There is a lovely multidimensionality in starting up a new character for a collaborative writing/role play project at Pan Historia that feeds all my creative urges at once, nearly. There are two main roads into a new character: getting an idea for a character and then finding a place for them to dwell; or finding a story you really like and then finding a character to fit in. Creating a new character from scratch is the most creatively demanding because of the added dimensions of home page design. I love kitting out a new page for a new character from finding the right graphics, or creating them from scratch if one has a bit of tech savvy with a graphics program, and then designing a fun informative home page from all the different components.
Home pages are useful. I think of them as character biographies where you can get your decorating urges taken care of and impart something useful about your character in turn. My Wyatt Earp home is both western in theme and includes useful historical quotes about Wyatt from people that actually knew him. My Gabriel Oak home is less about the personality of the character but is very informative about some of my inspiration for the character. Gabriel is an interesting character inspired both from literature and from the movies. Those familiar with Thomas Hardy will recognize the source of the character’s name, and of course the face I use is from the movie version of the novel “Far From the Maddening Crowd”. I’m not a fanboy however and Gabe is his own character. In one earlier incarnation he was an artist with a supernatural angelic side living inside him. When he moved on to a different story he became a drunk, the human mask, of the Archangel Gabriel.

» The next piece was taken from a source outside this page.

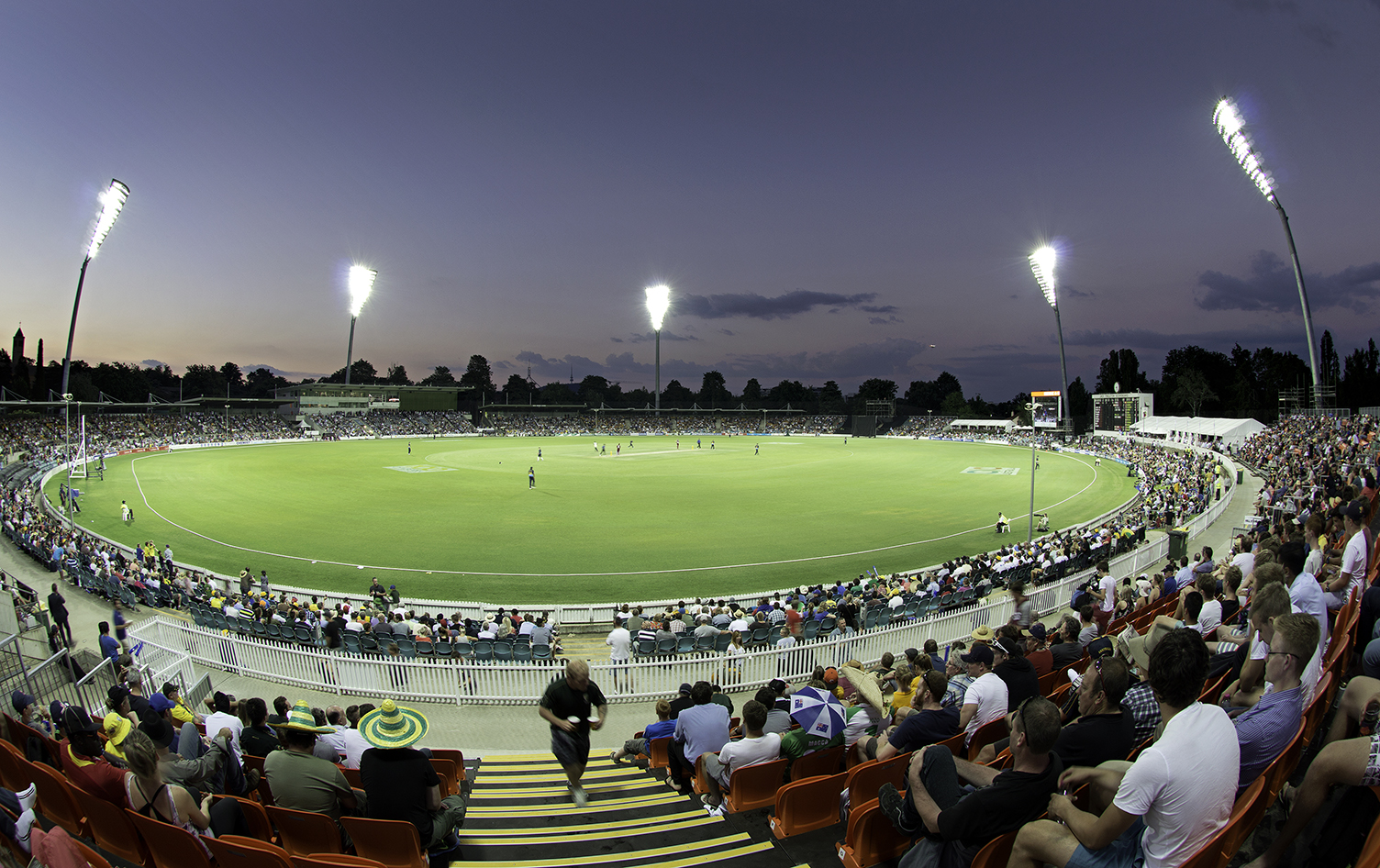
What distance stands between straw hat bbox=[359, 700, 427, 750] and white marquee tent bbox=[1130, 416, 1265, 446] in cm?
6824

Of course some characters live in many different role play and collaborative stories and one home page can hardly do justice to all their diverse lives. That’s why the profile pages were originally added as a ‘room’ off the main home page. These pages include sections for each novel that a character appears in so that the owner can give a little biographical detail. The beauty of a site like Pan, though, is that with so many interactive features the creativity of the individual takes over and tools are always adapted to the needs of their owners. I don’t try and force people to use Pan the way I anticipated. Instead I’m often adapting Pan to fit in with the needs of the users.

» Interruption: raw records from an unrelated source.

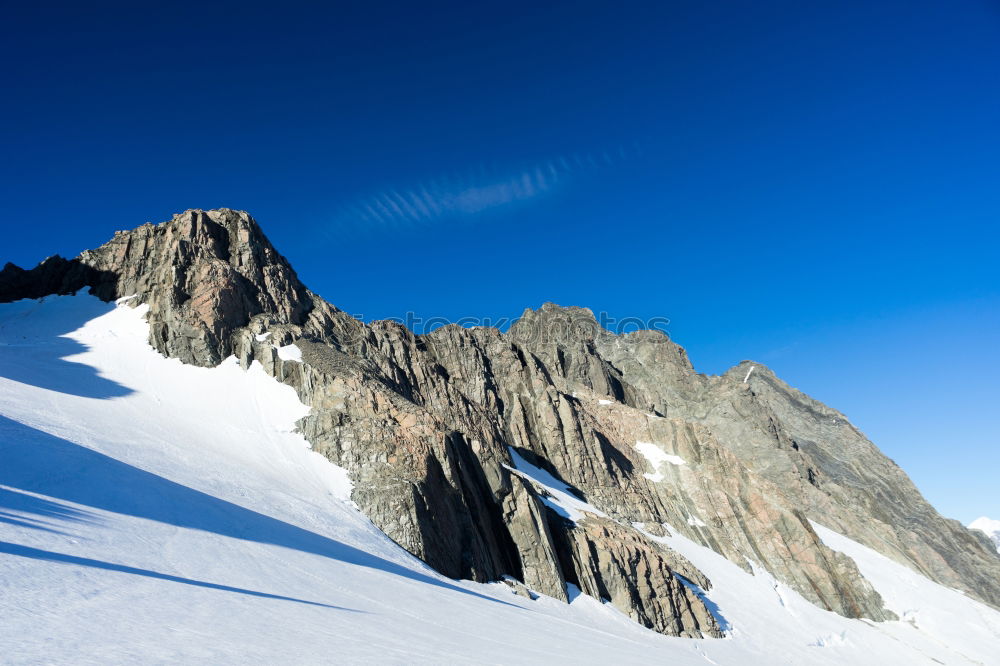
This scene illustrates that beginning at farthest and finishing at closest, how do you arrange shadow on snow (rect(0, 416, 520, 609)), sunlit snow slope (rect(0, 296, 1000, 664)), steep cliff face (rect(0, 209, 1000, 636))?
1. steep cliff face (rect(0, 209, 1000, 636))
2. shadow on snow (rect(0, 416, 520, 609))
3. sunlit snow slope (rect(0, 296, 1000, 664))

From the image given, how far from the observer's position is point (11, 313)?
188 ft

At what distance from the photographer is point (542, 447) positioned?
71.7 meters

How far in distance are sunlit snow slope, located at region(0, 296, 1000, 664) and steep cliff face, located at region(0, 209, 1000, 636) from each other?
265 centimetres

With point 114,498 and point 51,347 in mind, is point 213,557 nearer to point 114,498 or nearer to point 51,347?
point 114,498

A lot of people reserve their character biographies for the forums of the novels themselves and use the home pages as a place to show off all their awards, prizes, badges, and the little graphical gifts that people make for one another. This is probably a similar approach that many users of MySpace employ, but it’s fun nonetheless. Of course it doesn’t really help me, as a writer, when I click on their home to see more about their character, but usually I can at least some kind of sense from the avatar they have chosen to represent their character. Other people actually write out character sheets. I have never employed one of those. I like to get a general impression, and then let inspiration take its course when I’m writing. If I get too locked down on who I think a character is I find that the work become stifled and creativity shuts down.
I guess I can sum up what I’m trying to say is that using the internet and a web site like Pan Historia allows me and my fellow writers to add layers and dimensions to our writing experience, like creating images and home pages to enhance the experience. The way that any particular writer or role player chooses to implement these tools is often going to be as unique and different as the perspectives we bring to our writing and characters.